As another example, the requirement to keep the retention in an interest-bearing escrow account may be difficult to implement. Escrow accounts may not be easy to establish or administer for retention being withheld on a construction project. Finding a banking institution willing to provide this type of service also may be challenging. In addition, requiring an escrow process triggers specific duties of an escrow agent and triggers administration processes that may not be appropriate (or needed) for all construction projects, especially those of smaller scope and scale.

For public projects, one way some public agencies are adjusting to these “new” laws, which have been in effect for two years but seem unsettled, is to ask the contractor whether it wants retention funds to go. Specifically, ORS 279C.560(2) authorizes a “contracting agency that holds moneys as retainage under [ORS 279C.570(7)] [to either]:

(a) hold the moneys in a fund and pay the moneys to the contractor in accordance with [ORS 279C.570]; or

(b) at the election of the contractor, pay the moneys to the contractor in accordance with subsection (4) or (5) of this section and in a manner authorized by the director of the Oregon Department of Administrative Services.”

ORS 279C.560(5) states, “If the contractor elects, the contracting agency shall deposit the retainage as accumulated in an interest-bearing account in a bank, savings bank, trust company or savings association for the benefit of the contracting agency.” So, the agency may give the contractor a choice, and it has been reported that in many cases contractors opt to hold the money in a fund under ORS 279C.570(2)(a), which means the specific escrow requirement does not apply.

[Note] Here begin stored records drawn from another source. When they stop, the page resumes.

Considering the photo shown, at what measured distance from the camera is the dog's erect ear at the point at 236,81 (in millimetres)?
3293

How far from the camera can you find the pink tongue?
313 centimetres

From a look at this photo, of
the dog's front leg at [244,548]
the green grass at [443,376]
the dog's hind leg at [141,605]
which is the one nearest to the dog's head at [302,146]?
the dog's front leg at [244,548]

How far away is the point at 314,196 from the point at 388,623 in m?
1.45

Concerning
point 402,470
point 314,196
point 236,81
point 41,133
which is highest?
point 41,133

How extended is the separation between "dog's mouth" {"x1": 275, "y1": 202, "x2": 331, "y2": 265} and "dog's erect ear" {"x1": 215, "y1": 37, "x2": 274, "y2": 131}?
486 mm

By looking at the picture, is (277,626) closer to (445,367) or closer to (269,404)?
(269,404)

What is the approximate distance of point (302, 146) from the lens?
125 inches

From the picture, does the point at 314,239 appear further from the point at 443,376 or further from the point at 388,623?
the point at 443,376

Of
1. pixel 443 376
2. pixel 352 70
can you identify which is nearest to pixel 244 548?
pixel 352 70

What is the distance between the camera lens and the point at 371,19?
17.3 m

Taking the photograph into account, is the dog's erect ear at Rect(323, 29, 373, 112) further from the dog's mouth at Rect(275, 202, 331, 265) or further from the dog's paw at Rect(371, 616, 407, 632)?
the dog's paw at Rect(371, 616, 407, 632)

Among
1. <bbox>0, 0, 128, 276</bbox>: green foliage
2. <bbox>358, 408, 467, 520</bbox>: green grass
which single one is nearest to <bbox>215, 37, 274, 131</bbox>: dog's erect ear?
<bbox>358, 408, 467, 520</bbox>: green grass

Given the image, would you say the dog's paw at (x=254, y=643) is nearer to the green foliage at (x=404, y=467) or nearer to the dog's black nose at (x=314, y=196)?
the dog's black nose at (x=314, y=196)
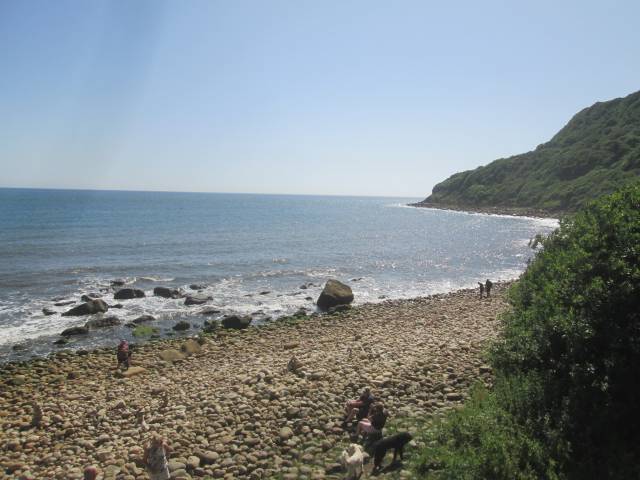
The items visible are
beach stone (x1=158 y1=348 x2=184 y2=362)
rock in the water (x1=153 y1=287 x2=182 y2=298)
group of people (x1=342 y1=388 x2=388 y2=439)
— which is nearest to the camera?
group of people (x1=342 y1=388 x2=388 y2=439)

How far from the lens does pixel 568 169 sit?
13562 centimetres

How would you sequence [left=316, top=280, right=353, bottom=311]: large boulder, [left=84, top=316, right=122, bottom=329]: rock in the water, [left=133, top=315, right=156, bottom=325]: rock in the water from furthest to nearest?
[left=316, top=280, right=353, bottom=311]: large boulder < [left=133, top=315, right=156, bottom=325]: rock in the water < [left=84, top=316, right=122, bottom=329]: rock in the water

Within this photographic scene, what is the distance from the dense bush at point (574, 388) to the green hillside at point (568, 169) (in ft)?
339

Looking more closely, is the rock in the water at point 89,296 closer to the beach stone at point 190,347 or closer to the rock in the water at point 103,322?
the rock in the water at point 103,322

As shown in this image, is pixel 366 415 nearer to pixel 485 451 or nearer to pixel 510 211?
pixel 485 451

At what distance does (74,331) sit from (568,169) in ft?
480

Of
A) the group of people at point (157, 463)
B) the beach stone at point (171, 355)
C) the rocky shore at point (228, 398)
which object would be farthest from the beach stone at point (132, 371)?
the group of people at point (157, 463)

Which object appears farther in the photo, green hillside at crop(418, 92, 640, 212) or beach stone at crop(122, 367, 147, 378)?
green hillside at crop(418, 92, 640, 212)

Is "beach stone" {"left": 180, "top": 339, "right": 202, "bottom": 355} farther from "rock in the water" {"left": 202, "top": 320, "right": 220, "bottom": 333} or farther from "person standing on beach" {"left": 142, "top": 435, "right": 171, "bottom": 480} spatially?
"person standing on beach" {"left": 142, "top": 435, "right": 171, "bottom": 480}

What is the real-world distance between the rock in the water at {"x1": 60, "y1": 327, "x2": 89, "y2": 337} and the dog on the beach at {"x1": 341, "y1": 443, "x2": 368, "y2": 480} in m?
23.7

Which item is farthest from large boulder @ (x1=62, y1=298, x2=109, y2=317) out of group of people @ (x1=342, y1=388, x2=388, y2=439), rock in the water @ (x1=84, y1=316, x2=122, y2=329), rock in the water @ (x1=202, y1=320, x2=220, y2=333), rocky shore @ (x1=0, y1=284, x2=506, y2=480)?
group of people @ (x1=342, y1=388, x2=388, y2=439)

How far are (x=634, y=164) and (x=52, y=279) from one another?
12968 cm

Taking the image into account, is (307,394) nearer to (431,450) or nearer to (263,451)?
(263,451)

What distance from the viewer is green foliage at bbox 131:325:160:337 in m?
28.1
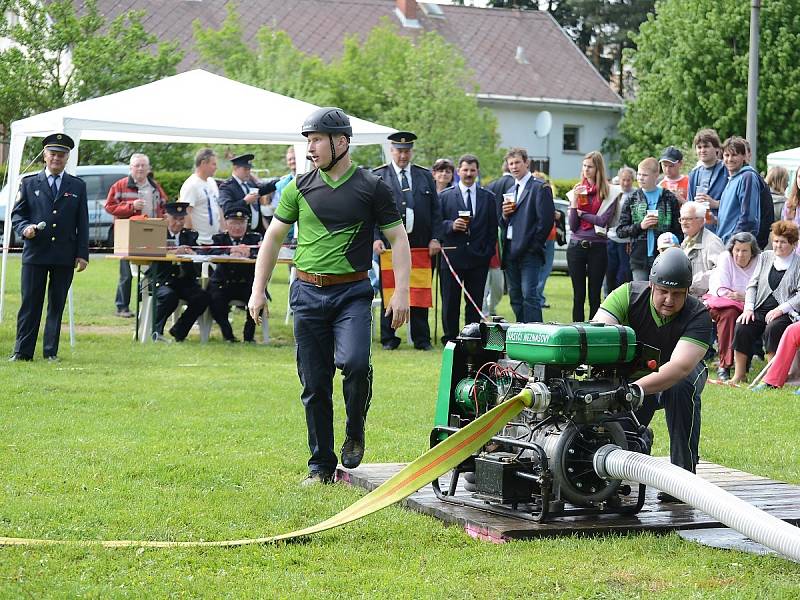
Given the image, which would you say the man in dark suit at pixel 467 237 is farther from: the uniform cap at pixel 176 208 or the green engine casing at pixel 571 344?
the green engine casing at pixel 571 344

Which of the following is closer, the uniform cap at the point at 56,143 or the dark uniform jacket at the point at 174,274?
the uniform cap at the point at 56,143

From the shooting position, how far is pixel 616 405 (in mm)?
6754

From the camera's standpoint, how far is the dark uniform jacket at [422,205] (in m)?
15.2

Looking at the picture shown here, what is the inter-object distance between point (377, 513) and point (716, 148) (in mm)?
8331

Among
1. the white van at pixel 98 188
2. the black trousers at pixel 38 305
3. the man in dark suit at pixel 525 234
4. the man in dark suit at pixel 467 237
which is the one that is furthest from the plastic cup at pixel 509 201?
the white van at pixel 98 188

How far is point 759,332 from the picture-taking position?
1312cm

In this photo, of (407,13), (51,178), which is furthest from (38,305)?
(407,13)

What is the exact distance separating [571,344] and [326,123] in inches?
79.5

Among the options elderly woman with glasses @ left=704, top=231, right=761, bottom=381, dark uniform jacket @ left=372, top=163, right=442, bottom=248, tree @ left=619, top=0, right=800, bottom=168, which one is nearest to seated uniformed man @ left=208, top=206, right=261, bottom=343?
dark uniform jacket @ left=372, top=163, right=442, bottom=248

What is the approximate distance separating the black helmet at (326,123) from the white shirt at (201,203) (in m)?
9.14

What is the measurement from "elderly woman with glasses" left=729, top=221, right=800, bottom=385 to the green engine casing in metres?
6.44

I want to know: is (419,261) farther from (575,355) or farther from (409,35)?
(409,35)

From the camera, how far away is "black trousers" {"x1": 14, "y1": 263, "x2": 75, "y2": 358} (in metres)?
13.4

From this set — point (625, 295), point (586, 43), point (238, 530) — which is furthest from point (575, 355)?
point (586, 43)
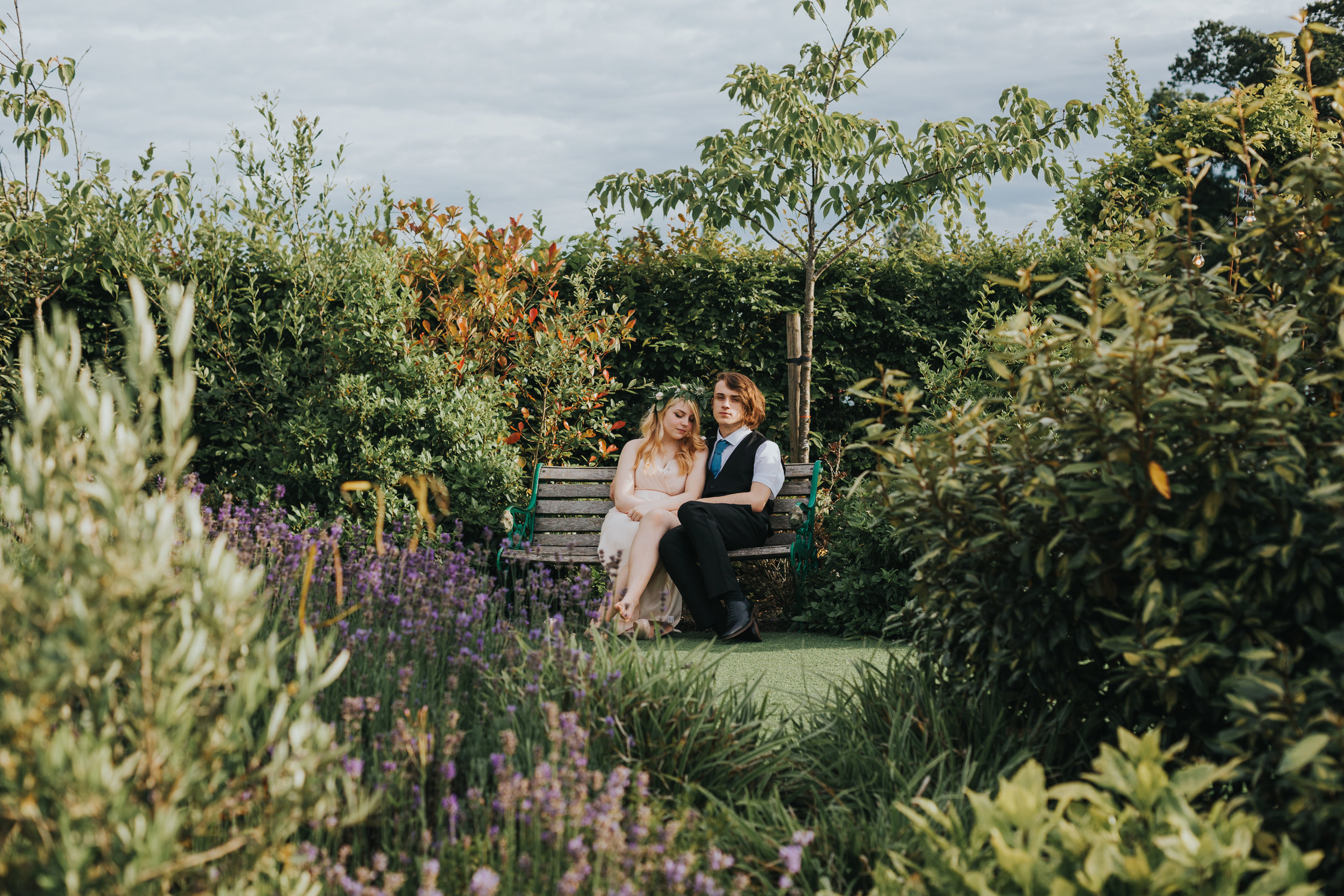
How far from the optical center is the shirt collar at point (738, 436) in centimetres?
618

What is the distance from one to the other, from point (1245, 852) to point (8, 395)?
22.9 feet

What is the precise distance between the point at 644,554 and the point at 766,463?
1.07 metres

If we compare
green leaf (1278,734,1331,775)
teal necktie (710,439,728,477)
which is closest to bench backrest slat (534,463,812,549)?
teal necktie (710,439,728,477)

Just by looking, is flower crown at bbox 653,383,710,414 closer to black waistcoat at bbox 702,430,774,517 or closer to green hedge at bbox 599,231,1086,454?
black waistcoat at bbox 702,430,774,517

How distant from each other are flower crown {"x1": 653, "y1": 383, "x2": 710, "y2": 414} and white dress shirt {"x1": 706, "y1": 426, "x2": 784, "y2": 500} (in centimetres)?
38

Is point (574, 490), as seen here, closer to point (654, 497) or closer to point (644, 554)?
point (654, 497)

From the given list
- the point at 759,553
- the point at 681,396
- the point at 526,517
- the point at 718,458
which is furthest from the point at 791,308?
the point at 526,517

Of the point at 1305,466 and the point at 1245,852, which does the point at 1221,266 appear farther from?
the point at 1245,852

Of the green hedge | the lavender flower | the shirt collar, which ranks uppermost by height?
the green hedge

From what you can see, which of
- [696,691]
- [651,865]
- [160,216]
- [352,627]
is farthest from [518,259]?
[651,865]

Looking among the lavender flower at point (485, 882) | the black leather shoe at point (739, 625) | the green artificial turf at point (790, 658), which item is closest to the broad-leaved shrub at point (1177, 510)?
the green artificial turf at point (790, 658)

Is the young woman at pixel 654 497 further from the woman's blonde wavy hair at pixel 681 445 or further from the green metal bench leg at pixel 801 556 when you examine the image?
the green metal bench leg at pixel 801 556

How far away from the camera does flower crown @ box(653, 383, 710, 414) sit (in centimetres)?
625

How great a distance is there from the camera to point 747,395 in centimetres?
623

On the private side, owners and contractors of all tiers have worked together to find creative solutions to these issues. For example, parties have agreed to structure progress and final payments in a way that makes withholding “retention” unnecessary. Parties also may enter into contractual addenda that change the legal requirements for withholding retention or at least modify the administration details (whether those addenda are actually legally enforceable may be a topic for another article!). Also, parties may simply choose not to comply with these new laws – perhaps even after receiving legal advice to the contrary.

To make implementation of these laws easier and more palatable to both owners and contractors, several seasoned Oregon construction attorneys have come together and formed a working group to discuss these issues and make recommendations for future legislative action to clear up the requirements of these new laws. The working group is comprised of Oregon construction attorneys, representatives from trade organizations, and industry service providers.

This group’s current plan is to propose new legislation during the next legislative session, and specific draft language is now being considered by legislative counsel. At its root, the proposed new system would abandon retention requirements and instead substitute a retention bond program, much like the program used in Washington state. At the end of the day, the group’s goal is to come up with laws that work at all levels of the contracting chain so that projects are built in a way that is fair and cost-effective across the board.

This column is intended to provide readers with general information and not legal advice. Consult professional counsel for help regarding specific situations.

Column first appeared in the Oregon Daily Journal of Commerce on December 16, 2022.